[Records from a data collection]
....

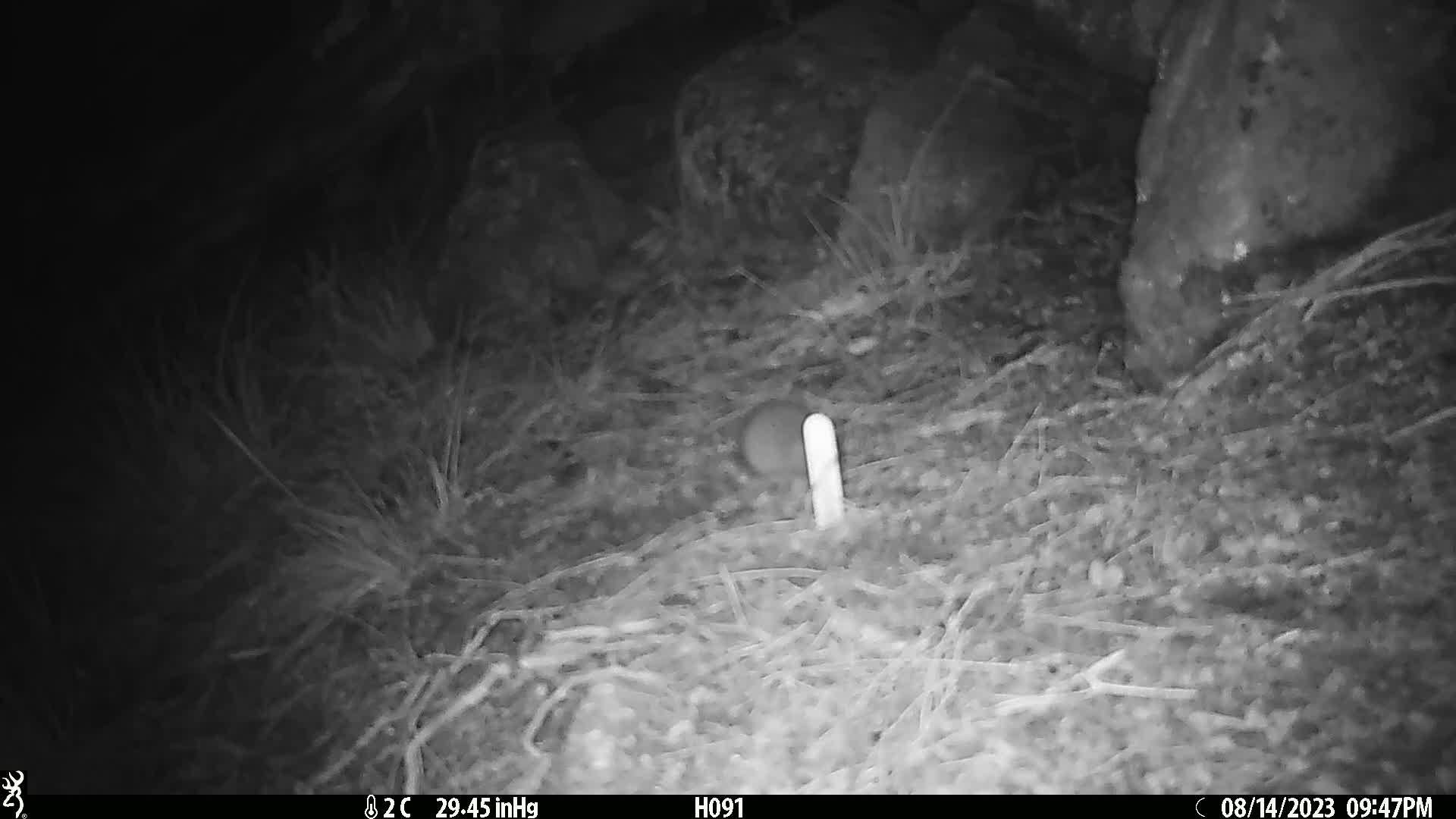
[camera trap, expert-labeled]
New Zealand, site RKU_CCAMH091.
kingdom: Animalia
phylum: Chordata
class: Mammalia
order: Rodentia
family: Muridae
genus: Rattus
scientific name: Rattus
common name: rat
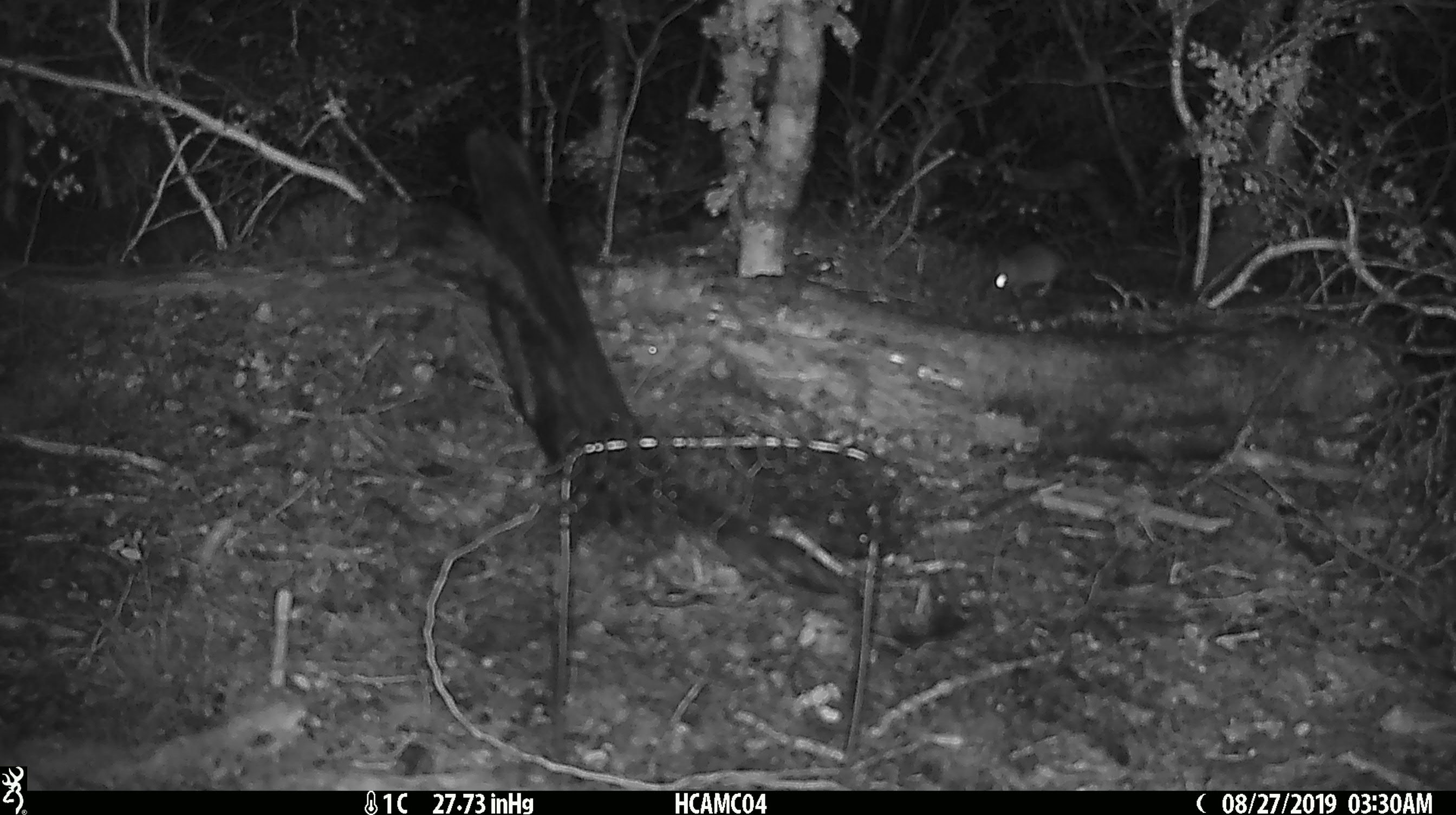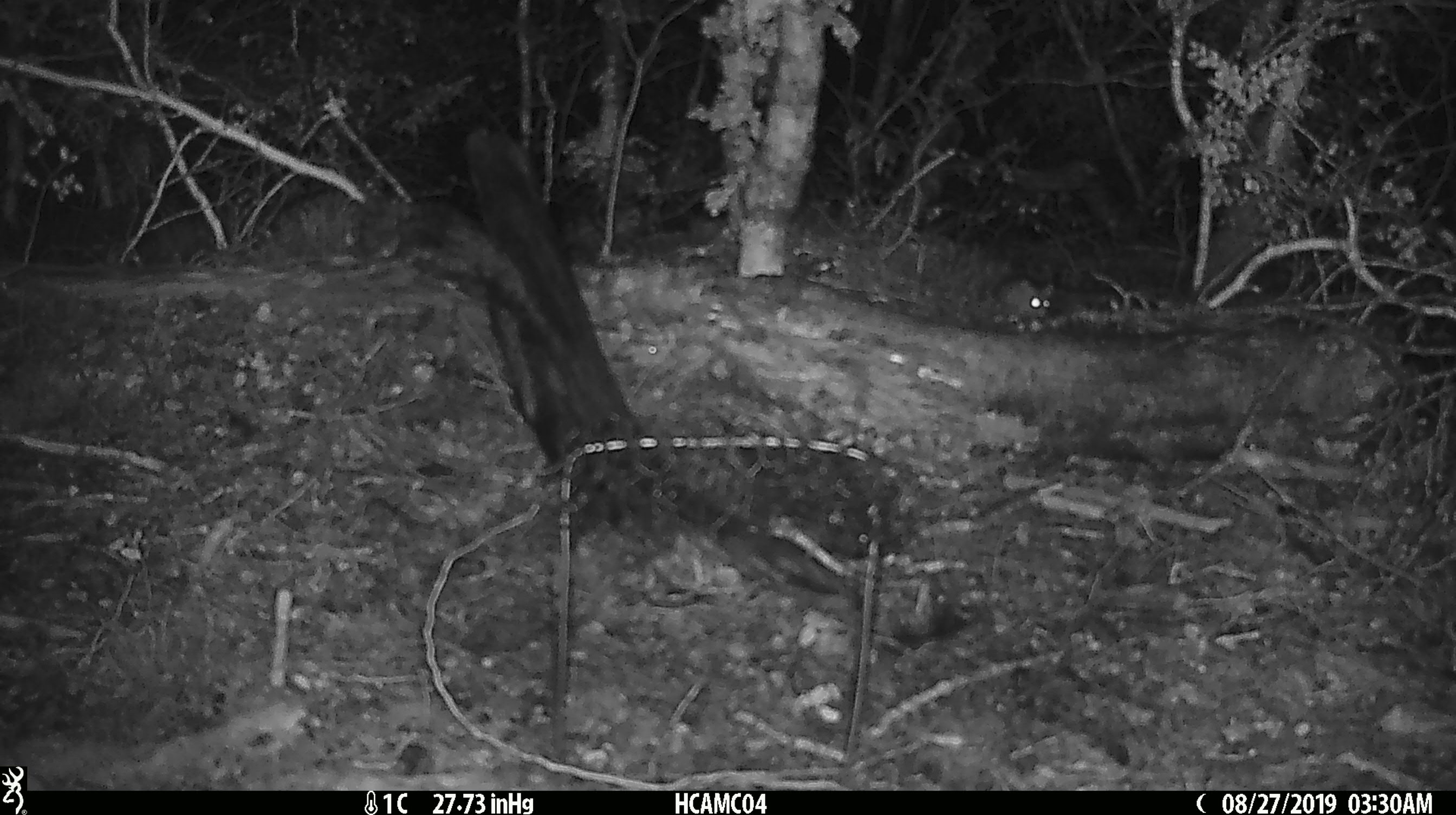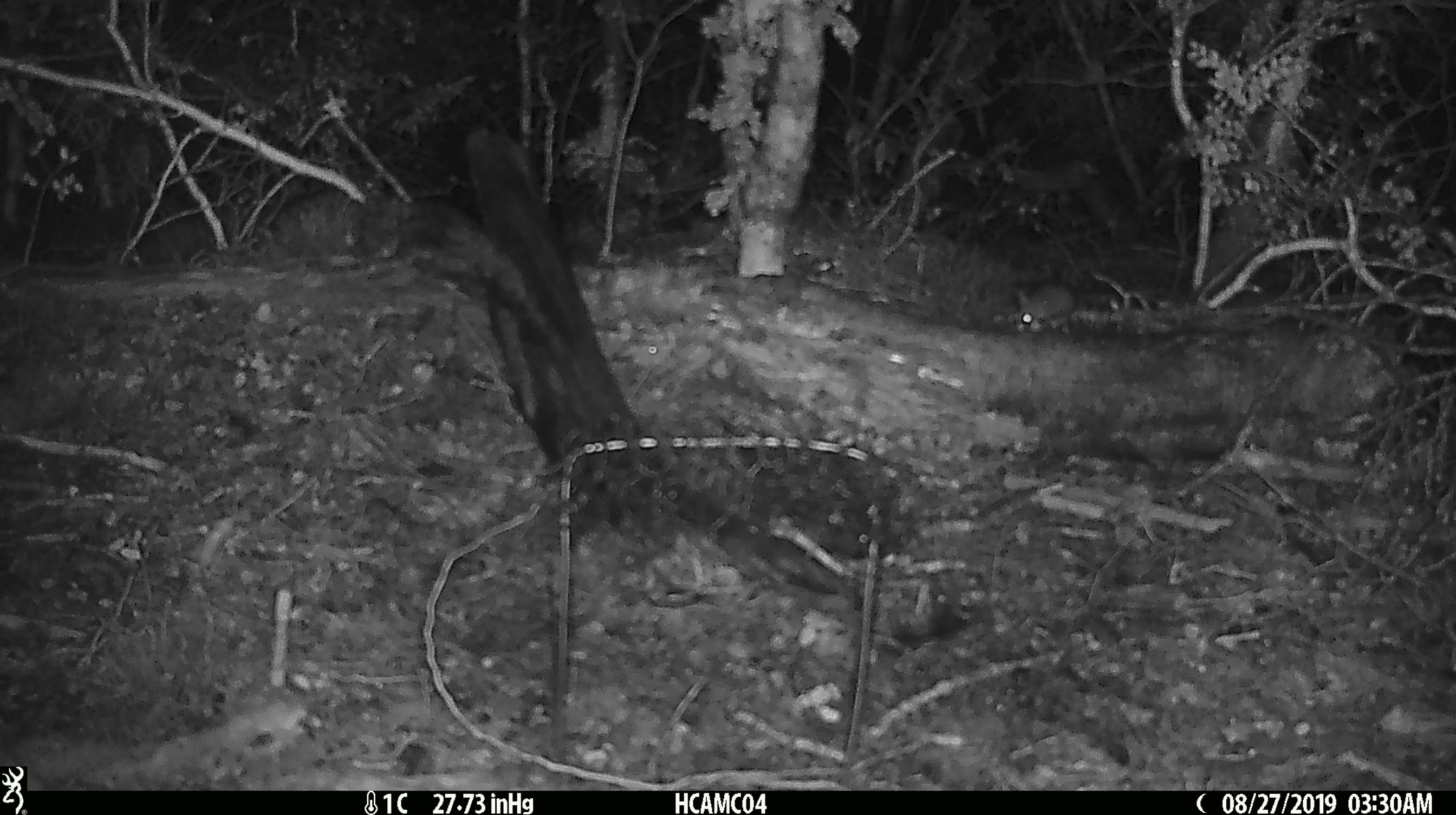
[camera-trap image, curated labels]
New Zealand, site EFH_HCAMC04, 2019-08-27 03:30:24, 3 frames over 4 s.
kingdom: Animalia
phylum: Chordata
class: Mammalia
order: Rodentia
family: Muridae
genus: Mus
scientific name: Mus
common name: mouse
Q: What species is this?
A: Mouse (Mus).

....

- The task -
State only the count of lines above that hold the string "trap".

- Reply to the task -
2